C402 runs out of fuel over St. Petersburg

milleR

Well-Known Member
#22
We had a 402C lose both engines due to fuel starvation when I was at Cape Air, but that was caused by a stuck fuel selector.
 

Flyinthrew

Well-Known Member
#23
It's a HUGE problem in the cabin class twin community. Almost once a month someone is posting on the Twin Cessna owner's forum about Jet A being loaded on their 421 or 340. Most of us are now either watching them fuel every time or using the paper test (dip a strip of paper into the fuel tanks, and if it leaves oily residue after a minute, it's Jet A). After there were several accidents from misfuelings, the community figured out quick that the fuel strainer is just about useless. When Jet A is mixed with Avgas, you usually can't tell from looking at the strainer.
Im a little ignorant here, so please educate me. All of my Jet-A is single point. All of my 100LL is gravity. Is the gravity nozzle for Jet-A not a different size and shape from a the 100LL? Like shouldn't the Jet-A nozzle not fit in the standard 3-4 inch hole that 100LL aircraft have?
 

SlumTodd_Millionaire

Socialist Pig Member
#24
Im a little ignorant here, so please educate me. All of my Jet-A is single point. All of my 100LL is gravity. Is the gravity nozzle for Jet-A not a different size and shape from a the 100LL? Like shouldn't the Jet-A nozzle not fit in the standard 3-4 inch hole that 100LL aircraft have?
Nope, it's not like a car with different nozzles with diesel and unleaded.
 

learhawkerbe400

Well-Known Member
#30
Nah, I generally just ignore it. No fireworks for you to see. :) As Derg says, sometimes the horse just won't drink the water.
Good idea. I browse beechtalk occasionally and most of those guys are complete morons. It’s not even fun to troll them.

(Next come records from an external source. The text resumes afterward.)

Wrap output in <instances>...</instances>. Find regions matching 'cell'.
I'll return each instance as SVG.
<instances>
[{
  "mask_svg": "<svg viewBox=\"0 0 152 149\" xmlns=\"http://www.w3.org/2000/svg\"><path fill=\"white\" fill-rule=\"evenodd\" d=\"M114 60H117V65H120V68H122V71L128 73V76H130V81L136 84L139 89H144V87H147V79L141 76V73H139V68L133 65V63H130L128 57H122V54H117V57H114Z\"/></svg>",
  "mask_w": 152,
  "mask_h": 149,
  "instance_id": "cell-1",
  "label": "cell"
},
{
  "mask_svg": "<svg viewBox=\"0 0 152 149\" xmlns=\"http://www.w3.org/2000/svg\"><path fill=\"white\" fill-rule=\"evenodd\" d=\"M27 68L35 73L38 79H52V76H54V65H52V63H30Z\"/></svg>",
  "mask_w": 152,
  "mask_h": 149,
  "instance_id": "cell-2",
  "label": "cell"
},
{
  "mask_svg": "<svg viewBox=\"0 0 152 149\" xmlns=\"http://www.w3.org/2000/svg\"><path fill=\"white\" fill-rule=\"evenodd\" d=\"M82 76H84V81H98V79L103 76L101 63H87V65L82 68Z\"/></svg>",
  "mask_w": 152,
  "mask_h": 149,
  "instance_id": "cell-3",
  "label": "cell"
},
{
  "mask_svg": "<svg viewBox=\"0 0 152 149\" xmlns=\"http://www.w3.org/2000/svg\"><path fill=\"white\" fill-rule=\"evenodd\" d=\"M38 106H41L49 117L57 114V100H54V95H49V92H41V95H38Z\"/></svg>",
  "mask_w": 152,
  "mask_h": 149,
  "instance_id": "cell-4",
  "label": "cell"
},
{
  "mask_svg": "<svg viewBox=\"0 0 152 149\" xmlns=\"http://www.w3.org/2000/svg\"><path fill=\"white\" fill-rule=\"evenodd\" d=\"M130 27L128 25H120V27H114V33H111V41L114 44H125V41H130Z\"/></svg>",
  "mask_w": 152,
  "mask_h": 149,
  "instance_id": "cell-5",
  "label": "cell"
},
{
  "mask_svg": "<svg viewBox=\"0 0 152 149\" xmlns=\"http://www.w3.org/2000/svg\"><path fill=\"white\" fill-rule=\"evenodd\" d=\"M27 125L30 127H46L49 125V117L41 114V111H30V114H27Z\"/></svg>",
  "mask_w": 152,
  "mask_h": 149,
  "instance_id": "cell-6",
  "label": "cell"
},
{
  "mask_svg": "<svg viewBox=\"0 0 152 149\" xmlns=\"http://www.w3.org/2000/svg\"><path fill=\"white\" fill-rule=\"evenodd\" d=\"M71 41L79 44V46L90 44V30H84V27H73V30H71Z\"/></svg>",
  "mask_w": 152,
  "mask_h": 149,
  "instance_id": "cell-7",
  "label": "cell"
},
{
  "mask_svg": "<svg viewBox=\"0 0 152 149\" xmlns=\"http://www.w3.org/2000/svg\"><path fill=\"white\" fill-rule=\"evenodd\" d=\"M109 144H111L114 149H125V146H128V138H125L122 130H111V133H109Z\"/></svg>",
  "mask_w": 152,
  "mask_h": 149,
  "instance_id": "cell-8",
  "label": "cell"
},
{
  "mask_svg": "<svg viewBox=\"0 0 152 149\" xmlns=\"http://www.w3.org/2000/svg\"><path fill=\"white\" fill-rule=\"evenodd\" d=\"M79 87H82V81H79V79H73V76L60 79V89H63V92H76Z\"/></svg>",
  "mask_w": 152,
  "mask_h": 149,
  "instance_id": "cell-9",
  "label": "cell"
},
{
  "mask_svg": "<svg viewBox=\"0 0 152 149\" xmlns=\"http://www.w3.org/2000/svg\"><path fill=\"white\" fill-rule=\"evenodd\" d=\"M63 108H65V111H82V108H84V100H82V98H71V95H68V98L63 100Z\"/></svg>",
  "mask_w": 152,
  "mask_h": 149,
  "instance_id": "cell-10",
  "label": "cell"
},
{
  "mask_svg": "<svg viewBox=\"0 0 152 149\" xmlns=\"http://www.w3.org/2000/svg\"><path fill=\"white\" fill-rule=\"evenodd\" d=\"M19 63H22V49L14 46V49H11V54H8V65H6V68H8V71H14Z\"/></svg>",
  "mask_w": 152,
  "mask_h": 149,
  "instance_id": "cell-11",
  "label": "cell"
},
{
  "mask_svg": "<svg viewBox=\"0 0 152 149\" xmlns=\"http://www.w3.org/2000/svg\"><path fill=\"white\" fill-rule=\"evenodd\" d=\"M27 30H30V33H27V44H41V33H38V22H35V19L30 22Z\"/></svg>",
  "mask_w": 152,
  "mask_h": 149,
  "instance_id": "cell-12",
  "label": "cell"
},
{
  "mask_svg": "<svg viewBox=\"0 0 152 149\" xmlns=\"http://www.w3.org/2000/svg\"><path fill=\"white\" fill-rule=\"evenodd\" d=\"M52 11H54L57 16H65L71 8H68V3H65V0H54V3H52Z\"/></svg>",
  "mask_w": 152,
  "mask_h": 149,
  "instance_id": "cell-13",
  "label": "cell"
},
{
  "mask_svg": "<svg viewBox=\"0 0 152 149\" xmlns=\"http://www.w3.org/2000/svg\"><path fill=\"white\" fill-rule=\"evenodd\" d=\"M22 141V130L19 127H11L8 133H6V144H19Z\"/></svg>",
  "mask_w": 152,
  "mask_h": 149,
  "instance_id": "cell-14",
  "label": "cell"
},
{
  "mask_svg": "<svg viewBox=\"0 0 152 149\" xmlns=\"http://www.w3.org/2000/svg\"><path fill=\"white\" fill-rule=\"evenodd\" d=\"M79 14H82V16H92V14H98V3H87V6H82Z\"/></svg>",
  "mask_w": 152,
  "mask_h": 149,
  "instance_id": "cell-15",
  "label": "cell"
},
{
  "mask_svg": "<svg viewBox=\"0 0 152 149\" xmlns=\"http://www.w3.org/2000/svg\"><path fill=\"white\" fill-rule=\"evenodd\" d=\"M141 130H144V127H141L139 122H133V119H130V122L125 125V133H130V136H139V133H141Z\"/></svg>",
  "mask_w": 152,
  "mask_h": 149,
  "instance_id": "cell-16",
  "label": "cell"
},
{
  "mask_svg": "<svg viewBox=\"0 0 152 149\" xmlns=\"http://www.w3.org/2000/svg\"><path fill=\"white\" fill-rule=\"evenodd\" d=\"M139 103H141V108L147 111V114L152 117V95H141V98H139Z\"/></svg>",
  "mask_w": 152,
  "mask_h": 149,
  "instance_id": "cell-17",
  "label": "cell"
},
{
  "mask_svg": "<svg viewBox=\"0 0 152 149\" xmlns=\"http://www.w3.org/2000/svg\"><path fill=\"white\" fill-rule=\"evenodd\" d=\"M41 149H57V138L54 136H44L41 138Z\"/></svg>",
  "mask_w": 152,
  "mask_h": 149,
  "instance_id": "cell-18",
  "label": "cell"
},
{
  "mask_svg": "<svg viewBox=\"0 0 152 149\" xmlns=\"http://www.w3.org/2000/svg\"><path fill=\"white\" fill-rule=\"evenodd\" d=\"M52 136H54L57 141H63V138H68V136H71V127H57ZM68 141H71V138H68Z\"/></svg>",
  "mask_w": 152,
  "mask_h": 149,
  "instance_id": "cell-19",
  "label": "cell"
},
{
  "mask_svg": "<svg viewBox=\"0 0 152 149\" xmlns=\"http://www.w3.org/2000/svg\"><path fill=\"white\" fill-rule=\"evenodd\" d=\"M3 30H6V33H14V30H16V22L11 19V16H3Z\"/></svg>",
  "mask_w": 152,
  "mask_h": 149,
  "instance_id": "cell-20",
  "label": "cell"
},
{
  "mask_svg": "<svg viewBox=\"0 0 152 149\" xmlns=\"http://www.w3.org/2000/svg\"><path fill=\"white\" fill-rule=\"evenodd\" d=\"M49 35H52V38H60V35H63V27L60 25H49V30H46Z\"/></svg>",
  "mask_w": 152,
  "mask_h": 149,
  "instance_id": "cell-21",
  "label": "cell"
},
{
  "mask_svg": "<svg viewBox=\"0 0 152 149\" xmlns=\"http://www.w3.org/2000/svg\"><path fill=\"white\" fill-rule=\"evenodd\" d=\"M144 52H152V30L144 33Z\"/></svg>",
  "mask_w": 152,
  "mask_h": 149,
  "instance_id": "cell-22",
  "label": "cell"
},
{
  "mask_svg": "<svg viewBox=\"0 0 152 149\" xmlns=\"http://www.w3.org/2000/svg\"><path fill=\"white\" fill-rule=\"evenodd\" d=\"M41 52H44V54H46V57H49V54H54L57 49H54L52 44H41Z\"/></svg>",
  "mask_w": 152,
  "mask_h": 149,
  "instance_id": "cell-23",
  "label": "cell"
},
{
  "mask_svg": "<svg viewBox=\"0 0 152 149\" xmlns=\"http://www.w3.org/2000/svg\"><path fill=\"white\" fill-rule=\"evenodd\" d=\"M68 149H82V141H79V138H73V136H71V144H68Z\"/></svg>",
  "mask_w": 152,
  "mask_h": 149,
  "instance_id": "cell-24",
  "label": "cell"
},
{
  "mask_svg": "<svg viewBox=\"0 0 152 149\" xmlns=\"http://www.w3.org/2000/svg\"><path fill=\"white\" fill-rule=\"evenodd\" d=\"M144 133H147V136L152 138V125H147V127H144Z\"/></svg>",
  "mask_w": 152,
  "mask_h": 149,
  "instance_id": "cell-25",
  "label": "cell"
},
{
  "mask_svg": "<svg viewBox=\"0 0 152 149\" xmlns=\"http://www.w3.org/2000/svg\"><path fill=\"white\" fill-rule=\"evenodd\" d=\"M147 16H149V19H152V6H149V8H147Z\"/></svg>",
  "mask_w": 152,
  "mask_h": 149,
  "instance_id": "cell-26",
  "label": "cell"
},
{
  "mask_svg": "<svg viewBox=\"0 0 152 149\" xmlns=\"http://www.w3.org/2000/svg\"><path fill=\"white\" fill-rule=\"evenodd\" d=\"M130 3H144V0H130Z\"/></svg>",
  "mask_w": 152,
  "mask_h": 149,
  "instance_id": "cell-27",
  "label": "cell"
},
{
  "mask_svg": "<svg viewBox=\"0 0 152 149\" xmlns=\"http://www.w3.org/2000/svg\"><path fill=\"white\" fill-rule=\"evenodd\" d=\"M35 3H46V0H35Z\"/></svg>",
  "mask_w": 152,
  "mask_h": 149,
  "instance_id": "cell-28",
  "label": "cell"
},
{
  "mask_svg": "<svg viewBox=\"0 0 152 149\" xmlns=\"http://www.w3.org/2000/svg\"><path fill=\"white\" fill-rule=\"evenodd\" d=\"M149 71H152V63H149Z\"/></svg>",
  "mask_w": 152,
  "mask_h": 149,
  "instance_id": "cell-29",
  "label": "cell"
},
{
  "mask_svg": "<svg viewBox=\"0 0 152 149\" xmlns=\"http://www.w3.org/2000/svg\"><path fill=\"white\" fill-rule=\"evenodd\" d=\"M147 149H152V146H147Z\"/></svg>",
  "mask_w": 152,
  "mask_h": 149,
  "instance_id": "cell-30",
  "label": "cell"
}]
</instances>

Most of the owner/operator guys there also have a strange jealousy/hatred towards pro pilots. Most rich people are weird.
 

SlumTodd_Millionaire

Socialist Pig Member
#31
Good idea. I browse beechtalk occasionally and most of those guys are complete morons. It’s not even fun to troll them.

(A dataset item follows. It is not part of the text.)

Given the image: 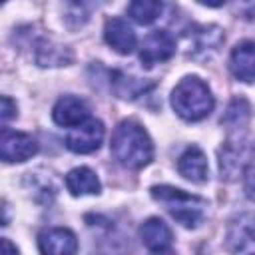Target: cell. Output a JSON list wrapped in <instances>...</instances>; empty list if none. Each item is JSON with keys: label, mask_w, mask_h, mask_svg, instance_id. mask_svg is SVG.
Listing matches in <instances>:
<instances>
[{"label": "cell", "mask_w": 255, "mask_h": 255, "mask_svg": "<svg viewBox=\"0 0 255 255\" xmlns=\"http://www.w3.org/2000/svg\"><path fill=\"white\" fill-rule=\"evenodd\" d=\"M104 38L108 42V46H112L118 54H131L135 44H137V38H135V32L131 30V26L122 20V18H110L104 26Z\"/></svg>", "instance_id": "10"}, {"label": "cell", "mask_w": 255, "mask_h": 255, "mask_svg": "<svg viewBox=\"0 0 255 255\" xmlns=\"http://www.w3.org/2000/svg\"><path fill=\"white\" fill-rule=\"evenodd\" d=\"M52 118L62 128H76L86 120H90V110L84 100L76 96H64L56 102L52 110Z\"/></svg>", "instance_id": "8"}, {"label": "cell", "mask_w": 255, "mask_h": 255, "mask_svg": "<svg viewBox=\"0 0 255 255\" xmlns=\"http://www.w3.org/2000/svg\"><path fill=\"white\" fill-rule=\"evenodd\" d=\"M187 38H189V54L193 58H201L209 52H215L223 42V34L217 26H197L193 28L191 34H187Z\"/></svg>", "instance_id": "14"}, {"label": "cell", "mask_w": 255, "mask_h": 255, "mask_svg": "<svg viewBox=\"0 0 255 255\" xmlns=\"http://www.w3.org/2000/svg\"><path fill=\"white\" fill-rule=\"evenodd\" d=\"M231 243L235 249H245V243H255V215H245L231 225L229 231Z\"/></svg>", "instance_id": "19"}, {"label": "cell", "mask_w": 255, "mask_h": 255, "mask_svg": "<svg viewBox=\"0 0 255 255\" xmlns=\"http://www.w3.org/2000/svg\"><path fill=\"white\" fill-rule=\"evenodd\" d=\"M231 74L241 82H255V42H241L233 48L229 58Z\"/></svg>", "instance_id": "12"}, {"label": "cell", "mask_w": 255, "mask_h": 255, "mask_svg": "<svg viewBox=\"0 0 255 255\" xmlns=\"http://www.w3.org/2000/svg\"><path fill=\"white\" fill-rule=\"evenodd\" d=\"M245 195L251 201H255V169L247 171V175H245Z\"/></svg>", "instance_id": "23"}, {"label": "cell", "mask_w": 255, "mask_h": 255, "mask_svg": "<svg viewBox=\"0 0 255 255\" xmlns=\"http://www.w3.org/2000/svg\"><path fill=\"white\" fill-rule=\"evenodd\" d=\"M66 187L72 195H98L102 185L98 175L90 167H74L66 175Z\"/></svg>", "instance_id": "16"}, {"label": "cell", "mask_w": 255, "mask_h": 255, "mask_svg": "<svg viewBox=\"0 0 255 255\" xmlns=\"http://www.w3.org/2000/svg\"><path fill=\"white\" fill-rule=\"evenodd\" d=\"M251 159V145L243 137L227 139L219 149V171L225 179H235L239 173L245 171Z\"/></svg>", "instance_id": "4"}, {"label": "cell", "mask_w": 255, "mask_h": 255, "mask_svg": "<svg viewBox=\"0 0 255 255\" xmlns=\"http://www.w3.org/2000/svg\"><path fill=\"white\" fill-rule=\"evenodd\" d=\"M151 197L165 205L169 215L187 229H195L205 217L207 201L197 195L185 193L183 189L171 185H155L151 187Z\"/></svg>", "instance_id": "3"}, {"label": "cell", "mask_w": 255, "mask_h": 255, "mask_svg": "<svg viewBox=\"0 0 255 255\" xmlns=\"http://www.w3.org/2000/svg\"><path fill=\"white\" fill-rule=\"evenodd\" d=\"M2 2H8V0H2Z\"/></svg>", "instance_id": "26"}, {"label": "cell", "mask_w": 255, "mask_h": 255, "mask_svg": "<svg viewBox=\"0 0 255 255\" xmlns=\"http://www.w3.org/2000/svg\"><path fill=\"white\" fill-rule=\"evenodd\" d=\"M102 141H104V124L100 120L90 118L68 133L66 147L74 153H92L102 145Z\"/></svg>", "instance_id": "6"}, {"label": "cell", "mask_w": 255, "mask_h": 255, "mask_svg": "<svg viewBox=\"0 0 255 255\" xmlns=\"http://www.w3.org/2000/svg\"><path fill=\"white\" fill-rule=\"evenodd\" d=\"M110 84L114 86V92L120 96V98H129V100H133V98H137V96H143L149 88H151V84H147V82H141V80H137V78H128L126 74H122V72H114V74H110Z\"/></svg>", "instance_id": "17"}, {"label": "cell", "mask_w": 255, "mask_h": 255, "mask_svg": "<svg viewBox=\"0 0 255 255\" xmlns=\"http://www.w3.org/2000/svg\"><path fill=\"white\" fill-rule=\"evenodd\" d=\"M0 116H2V124H6L8 120H12L16 116V104L8 96H2V112H0Z\"/></svg>", "instance_id": "22"}, {"label": "cell", "mask_w": 255, "mask_h": 255, "mask_svg": "<svg viewBox=\"0 0 255 255\" xmlns=\"http://www.w3.org/2000/svg\"><path fill=\"white\" fill-rule=\"evenodd\" d=\"M199 4H203V6H209V8H219V6H223L227 0H197Z\"/></svg>", "instance_id": "24"}, {"label": "cell", "mask_w": 255, "mask_h": 255, "mask_svg": "<svg viewBox=\"0 0 255 255\" xmlns=\"http://www.w3.org/2000/svg\"><path fill=\"white\" fill-rule=\"evenodd\" d=\"M38 143L32 135L22 133V131H12V129H2L0 135V155L6 163H20L36 155Z\"/></svg>", "instance_id": "5"}, {"label": "cell", "mask_w": 255, "mask_h": 255, "mask_svg": "<svg viewBox=\"0 0 255 255\" xmlns=\"http://www.w3.org/2000/svg\"><path fill=\"white\" fill-rule=\"evenodd\" d=\"M177 171L185 177V179H189V181H193V183H203L205 179H207V159H205V153L197 147V145H191V147H187L183 153H181V157H179V161H177Z\"/></svg>", "instance_id": "13"}, {"label": "cell", "mask_w": 255, "mask_h": 255, "mask_svg": "<svg viewBox=\"0 0 255 255\" xmlns=\"http://www.w3.org/2000/svg\"><path fill=\"white\" fill-rule=\"evenodd\" d=\"M38 247L42 253L52 255H70L78 251L76 235L66 227H50L40 231L38 235Z\"/></svg>", "instance_id": "9"}, {"label": "cell", "mask_w": 255, "mask_h": 255, "mask_svg": "<svg viewBox=\"0 0 255 255\" xmlns=\"http://www.w3.org/2000/svg\"><path fill=\"white\" fill-rule=\"evenodd\" d=\"M36 52H34V60L38 66H66L72 62V52L62 46L56 44L50 38H42L34 44Z\"/></svg>", "instance_id": "15"}, {"label": "cell", "mask_w": 255, "mask_h": 255, "mask_svg": "<svg viewBox=\"0 0 255 255\" xmlns=\"http://www.w3.org/2000/svg\"><path fill=\"white\" fill-rule=\"evenodd\" d=\"M247 120H249V104L243 98H235L229 104L225 116L221 118V124H225L229 129H237V128H243Z\"/></svg>", "instance_id": "20"}, {"label": "cell", "mask_w": 255, "mask_h": 255, "mask_svg": "<svg viewBox=\"0 0 255 255\" xmlns=\"http://www.w3.org/2000/svg\"><path fill=\"white\" fill-rule=\"evenodd\" d=\"M2 243H4V249H6V251H14V253H16V247H12V245L8 243V239H2Z\"/></svg>", "instance_id": "25"}, {"label": "cell", "mask_w": 255, "mask_h": 255, "mask_svg": "<svg viewBox=\"0 0 255 255\" xmlns=\"http://www.w3.org/2000/svg\"><path fill=\"white\" fill-rule=\"evenodd\" d=\"M110 149L114 159L128 169H139L153 159V143L147 131L131 120L116 128Z\"/></svg>", "instance_id": "1"}, {"label": "cell", "mask_w": 255, "mask_h": 255, "mask_svg": "<svg viewBox=\"0 0 255 255\" xmlns=\"http://www.w3.org/2000/svg\"><path fill=\"white\" fill-rule=\"evenodd\" d=\"M128 16L137 24H151L161 14V0H129Z\"/></svg>", "instance_id": "18"}, {"label": "cell", "mask_w": 255, "mask_h": 255, "mask_svg": "<svg viewBox=\"0 0 255 255\" xmlns=\"http://www.w3.org/2000/svg\"><path fill=\"white\" fill-rule=\"evenodd\" d=\"M139 237H141V243L149 251H153V253L169 251L171 249V243H173V235H171L169 227L159 217L145 219L141 223V227H139Z\"/></svg>", "instance_id": "11"}, {"label": "cell", "mask_w": 255, "mask_h": 255, "mask_svg": "<svg viewBox=\"0 0 255 255\" xmlns=\"http://www.w3.org/2000/svg\"><path fill=\"white\" fill-rule=\"evenodd\" d=\"M88 18H90V10H88L84 0H66V4H64V20L72 30L82 28L88 22Z\"/></svg>", "instance_id": "21"}, {"label": "cell", "mask_w": 255, "mask_h": 255, "mask_svg": "<svg viewBox=\"0 0 255 255\" xmlns=\"http://www.w3.org/2000/svg\"><path fill=\"white\" fill-rule=\"evenodd\" d=\"M215 100L209 86L197 76H185L171 92V108L185 122H199L211 114Z\"/></svg>", "instance_id": "2"}, {"label": "cell", "mask_w": 255, "mask_h": 255, "mask_svg": "<svg viewBox=\"0 0 255 255\" xmlns=\"http://www.w3.org/2000/svg\"><path fill=\"white\" fill-rule=\"evenodd\" d=\"M175 54V40L165 30H153L141 44L139 60L145 68H151L159 62L169 60Z\"/></svg>", "instance_id": "7"}]
</instances>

Most of the owner/operator guys there also have a strange jealousy/hatred towards pro pilots. Most rich people are weird.
I tried briefly on the Mooney forum when I first bought my Mooney a few years ago. Just basic concepts like how to fly a safe approach speed. They were constantly passing around crazy ideas like flying every approach at 90 knots because "the plane just likes that speed." When I mentioned that perhaps these crazy rules of thumb were why Mooney drivers were constantly going off the end of runways, and perhaps something like 1.3Vso might be more appropriate, you'd think I'd dropped my fly and pissed on the Virgin Mary or something. So I decided to just let them get themselves in trouble instead. More hull losses just means my hull value goes up, after all. Supply and demand. :)
 

atpduck

Well-Known Member
#32
Although I will add, fueling at FBOs has gone seriously downhill since I was getting my ratings. Mistakes are caught nonstop. Almost all the ramp guys are minimum wage or close to it employees, and they aren't doing the job to be close to airplanes like they were back in the day. These aren't wannabe pilots trying to make money to pay for hours. They're just regular low paid hourly workers like you'd find anywhere else. When you had airplane nerds working these jobs, they knew their stuff. They knew that a 402 was different than a King Air and needed different fuel, and they knew the difference between a tip tank and a wing tank. Now I have to keep an eye on them every time to make sure they don't put Jet A in my 421.
I have had some close Jet A in the 421 calls myself. To be fair a 421 does look similar to a Conquest I to non airplane person.
 

SlumTodd_Millionaire

Socialist Pig Member
#35
To be fair, they’re identical. But there’s like, what, 50 C425’s flying around the country?
They're not exactly identical. Cabin is a bit different. But the biggest difference is, you know, the the turbine engines that any decent fueler should be able to recognize. If you don't have big exhaust stacks coming out the sides, it's not a PT-6.
 

atpduck

Well-Known Member
#36
To be fair, they’re identical. But there’s like, what, 50 C425’s flying around the country?
The most notable difference between a 421 and 425 is the horizontal stabilizer. The 421’s is straight, the 425’s horizontal stab has a slight upward “v” shape.
 

milleR

Well-Known Member
#38
They're not exactly identical. Cabin is a bit different. But the biggest difference is, you know, the the turbine engines that any decent fueler should be able to recognize. If you don't have big exhaust stacks coming out the sides, it's not a PT-6.
Agreed, but as has been pointed out (and I’ve seen first hand) most fuelers don’t seem to have any idea what a “turboprop” is, much less how to identify one.

The most notable difference between a 421 and 425 is the horizontal stabilizer. The 421’s is straight, the 425’s horizontal stab has a slight upward “v” shape.
No kidding, I never noticed that dihedral. Thanks.